No traces of radioactive iodine detected in Lithuania – official

At the Radiation Protection Center
DELFI / Domantas Pipas

“We have official information from the (Lithuanian) Environmental Protection Agency and regulatory authorities of European countries that individual countries — Norway, France, the Czech Republic, Finland and Russia — have detected traces of radioactive iodine,” Albinas Mastauskas, director of the Radiation Protection Center, told BNS.

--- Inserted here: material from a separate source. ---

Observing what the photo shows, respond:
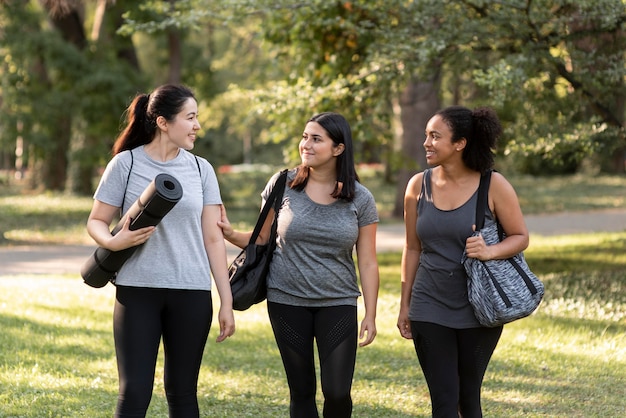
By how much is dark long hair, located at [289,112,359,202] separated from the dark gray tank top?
0.38 metres

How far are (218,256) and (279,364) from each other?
3.60m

“I want to say that there is no threat to people. These are only traces of iodine. There is no impact on the level of radiation,” he said.

According to the official, air sampling stations in Lithuania and Latvia have detected no traces of radioactive iodine. European authorities are currently trying to determine the causes of the leak, he said.

“Traces of radioactive iodine mean that there is a leak somewhere. This could be a nuclear power plant accident of a certain level, or research reactors, or reactors that produce individual radionuclides for medical and therapeutic needs. Something has happened somewhere,” Mastauskas said.

“Russia back in late January recorded the first traces, and everybody is now trying to find out where this has came from, but there is no answer yet,” he said.

Euractiv has reported that the French Institute for Radiological Protection and Nuclear Safety (IRSN) is looking into the causes of the leak. According to the website, Jean-Christophe Gariel of the IRSN says that “nuclear power stations can be struck off the list of possible suspects”.

“We have only detected iodine. If there had been an accident, like the ones in Fukushima or Chernobyl, we would have had leaks of other substances, like cesium,” he was quoted as saying.

This incident resembles an episode when the Budapest isotopes institute in 2011 released a harmless amount of radioactive iodine into the environment, Euractiv wrote.